Extracted data
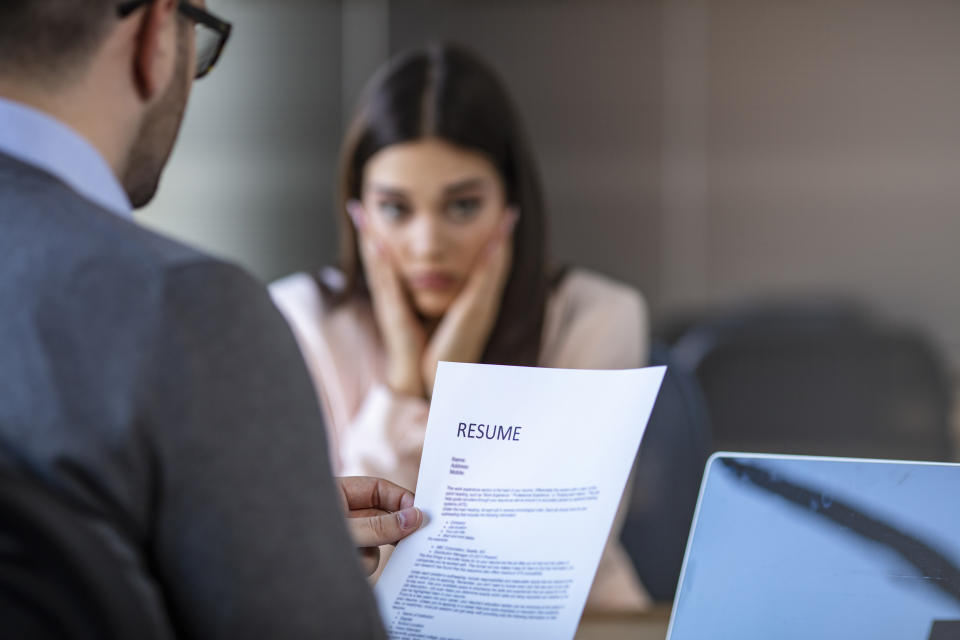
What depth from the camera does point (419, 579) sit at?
749mm

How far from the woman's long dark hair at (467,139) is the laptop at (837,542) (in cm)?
100

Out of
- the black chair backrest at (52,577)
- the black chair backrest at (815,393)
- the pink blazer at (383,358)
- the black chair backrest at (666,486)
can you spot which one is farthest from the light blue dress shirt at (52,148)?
the black chair backrest at (815,393)

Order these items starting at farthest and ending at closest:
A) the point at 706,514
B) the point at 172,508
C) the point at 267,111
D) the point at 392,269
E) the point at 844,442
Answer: the point at 267,111, the point at 844,442, the point at 392,269, the point at 706,514, the point at 172,508

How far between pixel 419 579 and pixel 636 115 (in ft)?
10.1

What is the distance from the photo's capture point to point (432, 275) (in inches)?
70.9

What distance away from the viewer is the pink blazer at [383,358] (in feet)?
5.39

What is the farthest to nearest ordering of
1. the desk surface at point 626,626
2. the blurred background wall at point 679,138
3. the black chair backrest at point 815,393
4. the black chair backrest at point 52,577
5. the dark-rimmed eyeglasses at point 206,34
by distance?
1. the blurred background wall at point 679,138
2. the black chair backrest at point 815,393
3. the desk surface at point 626,626
4. the dark-rimmed eyeglasses at point 206,34
5. the black chair backrest at point 52,577

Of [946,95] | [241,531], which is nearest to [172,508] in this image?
[241,531]

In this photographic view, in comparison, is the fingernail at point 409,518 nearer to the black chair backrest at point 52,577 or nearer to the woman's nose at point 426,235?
the black chair backrest at point 52,577

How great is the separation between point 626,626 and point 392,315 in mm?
778

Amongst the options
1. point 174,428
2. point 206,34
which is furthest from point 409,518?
point 206,34

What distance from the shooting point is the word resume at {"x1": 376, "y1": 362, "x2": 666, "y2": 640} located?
71cm

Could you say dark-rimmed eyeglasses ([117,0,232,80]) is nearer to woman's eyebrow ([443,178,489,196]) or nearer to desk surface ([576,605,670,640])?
desk surface ([576,605,670,640])

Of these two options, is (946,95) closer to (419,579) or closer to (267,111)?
(267,111)
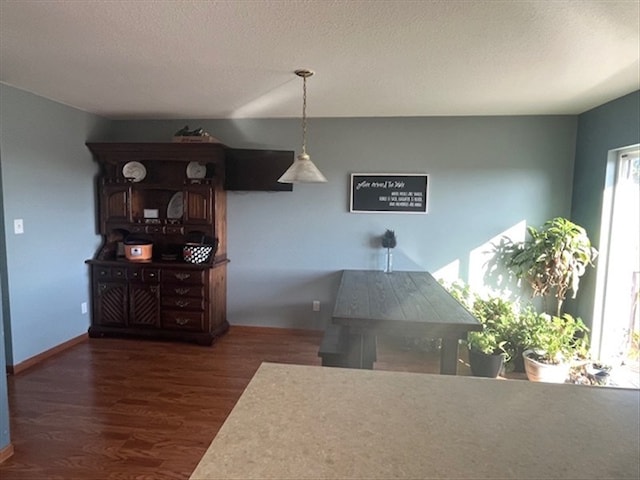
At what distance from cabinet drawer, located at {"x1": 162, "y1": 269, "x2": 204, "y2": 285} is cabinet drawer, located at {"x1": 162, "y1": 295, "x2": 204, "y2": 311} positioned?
17cm

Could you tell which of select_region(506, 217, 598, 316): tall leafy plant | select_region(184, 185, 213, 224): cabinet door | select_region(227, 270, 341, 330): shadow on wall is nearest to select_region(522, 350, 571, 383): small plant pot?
select_region(506, 217, 598, 316): tall leafy plant

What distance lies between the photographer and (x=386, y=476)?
2.14 feet

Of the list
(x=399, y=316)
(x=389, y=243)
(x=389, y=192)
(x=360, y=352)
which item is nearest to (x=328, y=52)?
(x=399, y=316)

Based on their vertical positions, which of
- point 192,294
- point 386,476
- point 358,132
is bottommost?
point 192,294

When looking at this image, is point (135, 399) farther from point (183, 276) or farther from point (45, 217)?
point (45, 217)

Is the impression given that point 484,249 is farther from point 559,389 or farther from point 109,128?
point 109,128

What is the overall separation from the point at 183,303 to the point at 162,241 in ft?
2.66

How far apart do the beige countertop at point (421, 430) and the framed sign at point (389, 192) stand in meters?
3.27

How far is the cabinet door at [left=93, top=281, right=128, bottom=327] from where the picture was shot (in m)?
4.12

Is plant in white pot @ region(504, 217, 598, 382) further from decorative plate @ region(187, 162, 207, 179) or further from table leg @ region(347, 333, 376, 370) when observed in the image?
decorative plate @ region(187, 162, 207, 179)

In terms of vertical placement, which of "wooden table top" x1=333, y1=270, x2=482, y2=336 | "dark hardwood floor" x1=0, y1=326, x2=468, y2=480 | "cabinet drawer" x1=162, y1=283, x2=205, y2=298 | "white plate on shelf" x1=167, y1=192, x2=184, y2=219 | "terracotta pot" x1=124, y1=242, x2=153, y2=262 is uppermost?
"white plate on shelf" x1=167, y1=192, x2=184, y2=219

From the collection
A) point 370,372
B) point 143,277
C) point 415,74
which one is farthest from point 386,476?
point 143,277

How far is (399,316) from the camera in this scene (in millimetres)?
2385

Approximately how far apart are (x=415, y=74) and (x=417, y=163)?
1.45 metres
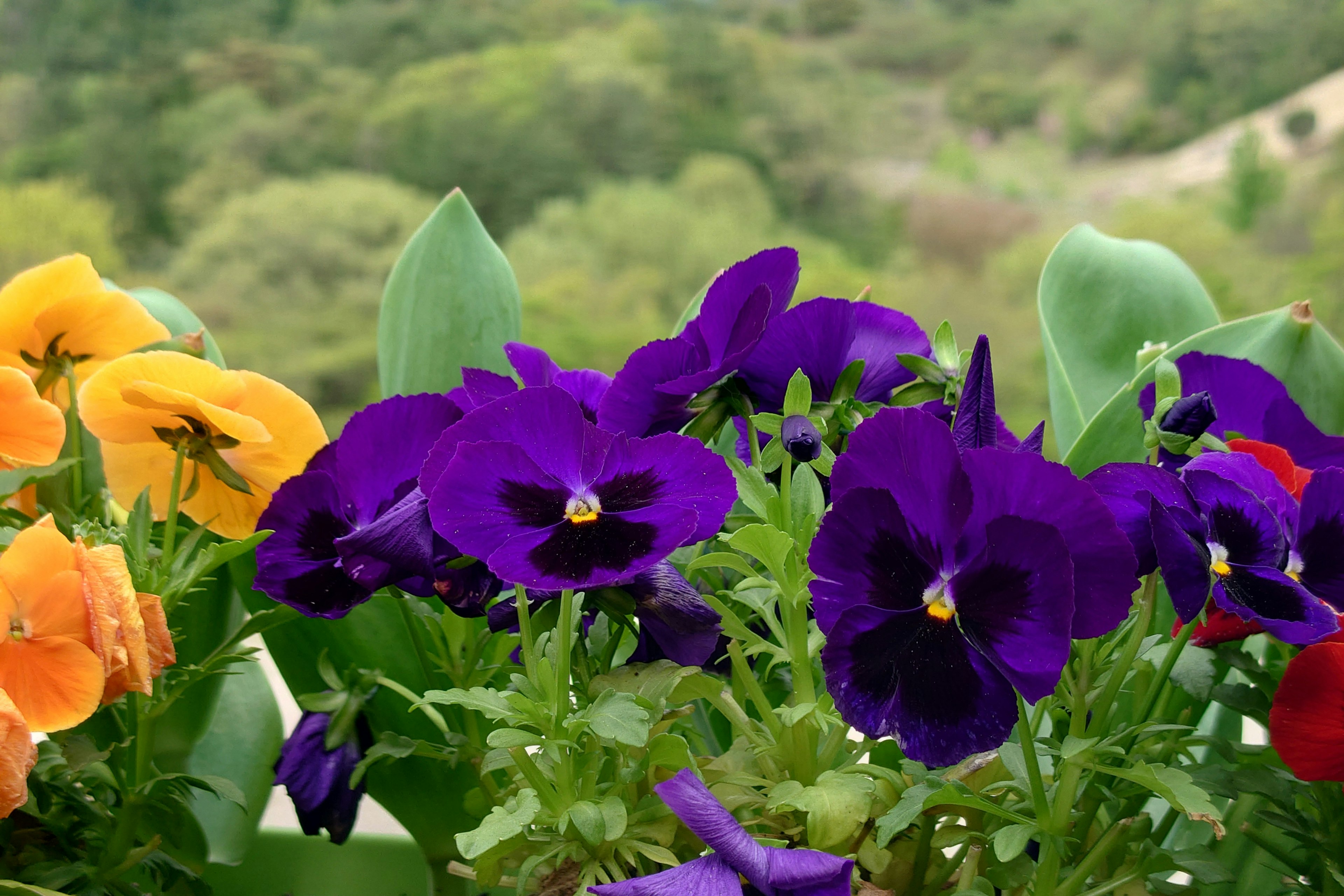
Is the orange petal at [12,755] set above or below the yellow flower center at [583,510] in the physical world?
below

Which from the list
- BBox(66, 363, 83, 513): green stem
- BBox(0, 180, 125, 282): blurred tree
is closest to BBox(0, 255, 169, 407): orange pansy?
BBox(66, 363, 83, 513): green stem

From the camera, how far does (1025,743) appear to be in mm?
284

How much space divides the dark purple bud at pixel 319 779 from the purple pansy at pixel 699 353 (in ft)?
0.50

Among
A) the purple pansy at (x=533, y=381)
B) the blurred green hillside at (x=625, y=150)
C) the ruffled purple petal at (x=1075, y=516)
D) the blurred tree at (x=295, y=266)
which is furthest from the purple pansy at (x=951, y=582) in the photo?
the blurred tree at (x=295, y=266)

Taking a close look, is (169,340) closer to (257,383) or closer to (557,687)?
(257,383)

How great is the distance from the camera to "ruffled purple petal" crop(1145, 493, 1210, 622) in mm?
265

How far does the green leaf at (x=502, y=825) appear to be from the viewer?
26cm

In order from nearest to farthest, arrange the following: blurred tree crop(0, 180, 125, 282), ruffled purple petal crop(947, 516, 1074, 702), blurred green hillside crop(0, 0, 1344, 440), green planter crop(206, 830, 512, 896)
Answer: ruffled purple petal crop(947, 516, 1074, 702)
green planter crop(206, 830, 512, 896)
blurred tree crop(0, 180, 125, 282)
blurred green hillside crop(0, 0, 1344, 440)

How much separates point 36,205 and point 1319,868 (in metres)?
10.9

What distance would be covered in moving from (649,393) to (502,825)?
0.40 ft

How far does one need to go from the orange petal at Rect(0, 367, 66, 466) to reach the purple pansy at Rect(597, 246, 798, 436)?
6.5 inches

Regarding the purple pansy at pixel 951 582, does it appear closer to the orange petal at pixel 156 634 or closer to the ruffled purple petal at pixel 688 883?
the ruffled purple petal at pixel 688 883

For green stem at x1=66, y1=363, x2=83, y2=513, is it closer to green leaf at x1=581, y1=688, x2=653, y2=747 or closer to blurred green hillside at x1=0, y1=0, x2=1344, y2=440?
green leaf at x1=581, y1=688, x2=653, y2=747

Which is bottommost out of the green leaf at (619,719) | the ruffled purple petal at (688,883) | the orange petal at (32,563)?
the ruffled purple petal at (688,883)
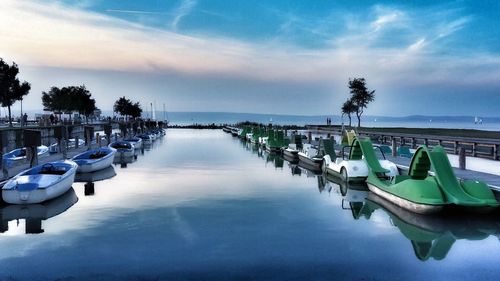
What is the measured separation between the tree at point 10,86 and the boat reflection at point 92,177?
50322 mm

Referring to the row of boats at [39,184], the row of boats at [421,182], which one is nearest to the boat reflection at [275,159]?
the row of boats at [421,182]

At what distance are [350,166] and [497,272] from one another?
13639 millimetres

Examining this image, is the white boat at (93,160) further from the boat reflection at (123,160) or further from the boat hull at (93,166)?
the boat reflection at (123,160)

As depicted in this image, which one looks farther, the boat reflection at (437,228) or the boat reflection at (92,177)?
the boat reflection at (92,177)

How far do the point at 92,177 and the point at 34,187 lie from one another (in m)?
9.95

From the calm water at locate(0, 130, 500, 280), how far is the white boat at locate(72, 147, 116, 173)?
4.98m

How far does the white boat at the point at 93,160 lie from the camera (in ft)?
89.5

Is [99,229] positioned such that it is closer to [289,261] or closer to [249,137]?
[289,261]

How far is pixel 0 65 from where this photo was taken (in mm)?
74375

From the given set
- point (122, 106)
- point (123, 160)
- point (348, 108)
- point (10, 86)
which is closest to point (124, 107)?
point (122, 106)

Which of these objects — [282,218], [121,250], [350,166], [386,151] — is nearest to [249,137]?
[386,151]

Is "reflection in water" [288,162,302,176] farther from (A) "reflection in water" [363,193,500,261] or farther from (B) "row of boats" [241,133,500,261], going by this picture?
(A) "reflection in water" [363,193,500,261]

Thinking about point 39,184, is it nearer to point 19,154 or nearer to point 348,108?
point 19,154

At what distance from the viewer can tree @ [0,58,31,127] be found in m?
72.7
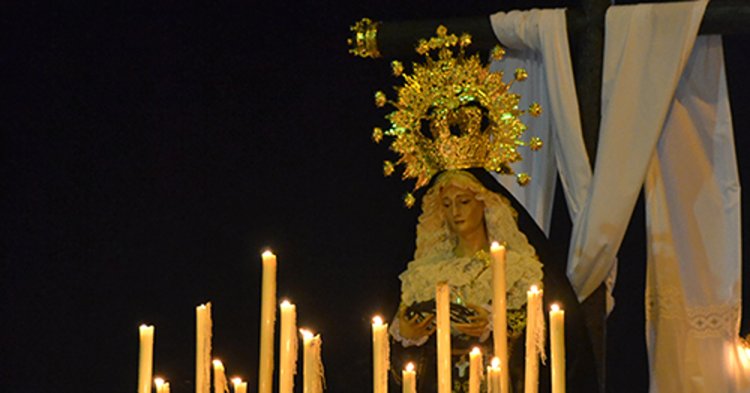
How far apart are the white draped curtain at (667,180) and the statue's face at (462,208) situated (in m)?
0.24

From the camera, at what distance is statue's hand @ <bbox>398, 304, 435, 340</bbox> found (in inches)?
134

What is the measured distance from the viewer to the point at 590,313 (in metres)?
3.55

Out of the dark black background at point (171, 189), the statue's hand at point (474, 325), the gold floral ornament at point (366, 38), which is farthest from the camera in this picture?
the dark black background at point (171, 189)

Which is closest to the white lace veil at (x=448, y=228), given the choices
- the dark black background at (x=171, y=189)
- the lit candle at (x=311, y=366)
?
the dark black background at (x=171, y=189)

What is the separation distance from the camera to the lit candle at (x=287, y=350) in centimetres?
162

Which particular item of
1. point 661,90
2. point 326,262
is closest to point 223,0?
point 326,262

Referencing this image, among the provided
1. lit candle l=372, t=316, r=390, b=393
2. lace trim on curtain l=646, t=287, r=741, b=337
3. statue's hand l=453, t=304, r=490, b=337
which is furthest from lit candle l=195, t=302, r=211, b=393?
lace trim on curtain l=646, t=287, r=741, b=337

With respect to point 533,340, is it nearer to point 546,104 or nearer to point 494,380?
point 494,380

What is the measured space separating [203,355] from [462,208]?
1.88 meters

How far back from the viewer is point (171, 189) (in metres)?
4.17

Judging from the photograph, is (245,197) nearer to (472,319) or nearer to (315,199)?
(315,199)

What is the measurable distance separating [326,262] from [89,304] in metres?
0.68

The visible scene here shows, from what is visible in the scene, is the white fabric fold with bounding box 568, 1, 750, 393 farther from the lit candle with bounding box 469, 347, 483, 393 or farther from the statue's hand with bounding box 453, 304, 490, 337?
the lit candle with bounding box 469, 347, 483, 393

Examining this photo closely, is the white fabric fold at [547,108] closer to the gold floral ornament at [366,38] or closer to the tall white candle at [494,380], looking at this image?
the gold floral ornament at [366,38]
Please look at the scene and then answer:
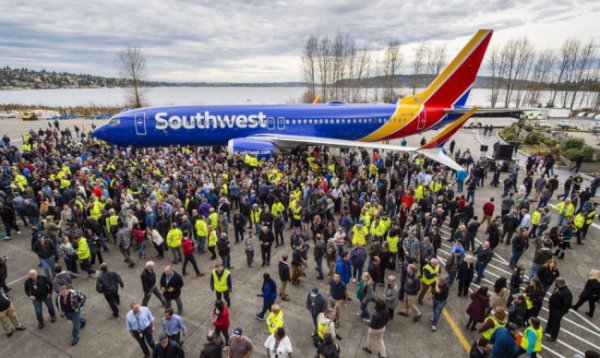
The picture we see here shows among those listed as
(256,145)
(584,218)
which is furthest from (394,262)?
(256,145)

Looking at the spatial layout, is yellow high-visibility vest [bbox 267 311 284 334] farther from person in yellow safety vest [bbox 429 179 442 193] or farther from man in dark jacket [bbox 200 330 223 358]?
person in yellow safety vest [bbox 429 179 442 193]

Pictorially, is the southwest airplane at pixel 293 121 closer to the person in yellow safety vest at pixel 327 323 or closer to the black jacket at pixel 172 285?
the black jacket at pixel 172 285

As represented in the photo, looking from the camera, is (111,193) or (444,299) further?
(111,193)

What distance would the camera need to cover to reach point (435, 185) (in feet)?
44.4

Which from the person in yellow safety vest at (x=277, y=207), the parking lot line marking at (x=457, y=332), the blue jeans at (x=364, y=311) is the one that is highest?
the person in yellow safety vest at (x=277, y=207)

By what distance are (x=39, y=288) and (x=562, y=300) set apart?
37.4ft

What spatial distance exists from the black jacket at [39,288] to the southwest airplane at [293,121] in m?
12.6

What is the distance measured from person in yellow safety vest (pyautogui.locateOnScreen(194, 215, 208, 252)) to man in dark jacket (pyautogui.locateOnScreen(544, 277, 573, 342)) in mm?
9264

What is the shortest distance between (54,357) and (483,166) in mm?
18574

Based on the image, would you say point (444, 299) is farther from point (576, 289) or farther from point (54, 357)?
point (54, 357)

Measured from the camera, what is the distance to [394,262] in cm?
970

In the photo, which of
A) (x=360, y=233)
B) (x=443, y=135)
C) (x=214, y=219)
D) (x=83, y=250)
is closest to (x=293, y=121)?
(x=443, y=135)

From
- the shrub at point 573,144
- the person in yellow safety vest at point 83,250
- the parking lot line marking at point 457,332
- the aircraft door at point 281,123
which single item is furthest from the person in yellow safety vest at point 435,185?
the shrub at point 573,144

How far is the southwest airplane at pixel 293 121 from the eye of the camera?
19.6 meters
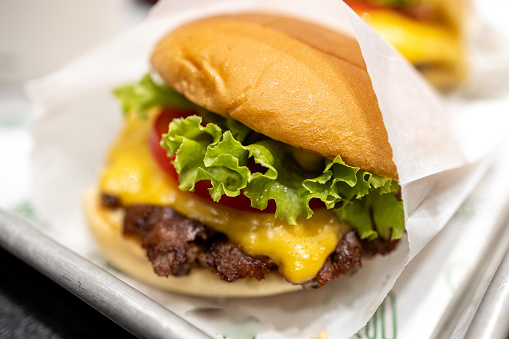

What needs to be done
Put every line from the one containing "Based on the image, would" down to the end of the rows into a Markdown table with the columns Number and Line. Skip blank lines and leave the pictures out.

The solution
| Number | Line |
|---|---|
| 1 | Based on the image, would you say point (444, 299) is farther from point (576, 289) or farther from point (54, 357)? |
| 2 | point (54, 357) |
| 3 | Measured from the camera, what is the distance to [394,262] in cm? |
| 4 | 970 |
| 5 | In the photo, which of |
| 6 | A) (x=360, y=233) |
| 7 | B) (x=443, y=135) |
| 8 | C) (x=214, y=219) |
| 9 | D) (x=83, y=250) |
| 10 | is closest to (x=293, y=121)? |
| 11 | (x=443, y=135) |
| 12 | From |
| 13 | - the shrub at point 573,144 |
| 14 | - the person in yellow safety vest at point 83,250 |
| 15 | - the parking lot line marking at point 457,332 |
| 16 | - the aircraft door at point 281,123 |
| 17 | which single item is furthest from the person in yellow safety vest at point 435,185? |
| 18 | the shrub at point 573,144 |
| 19 | How far is the southwest airplane at pixel 293 121 from the eye of the camera? |
| 20 | 19.6 meters |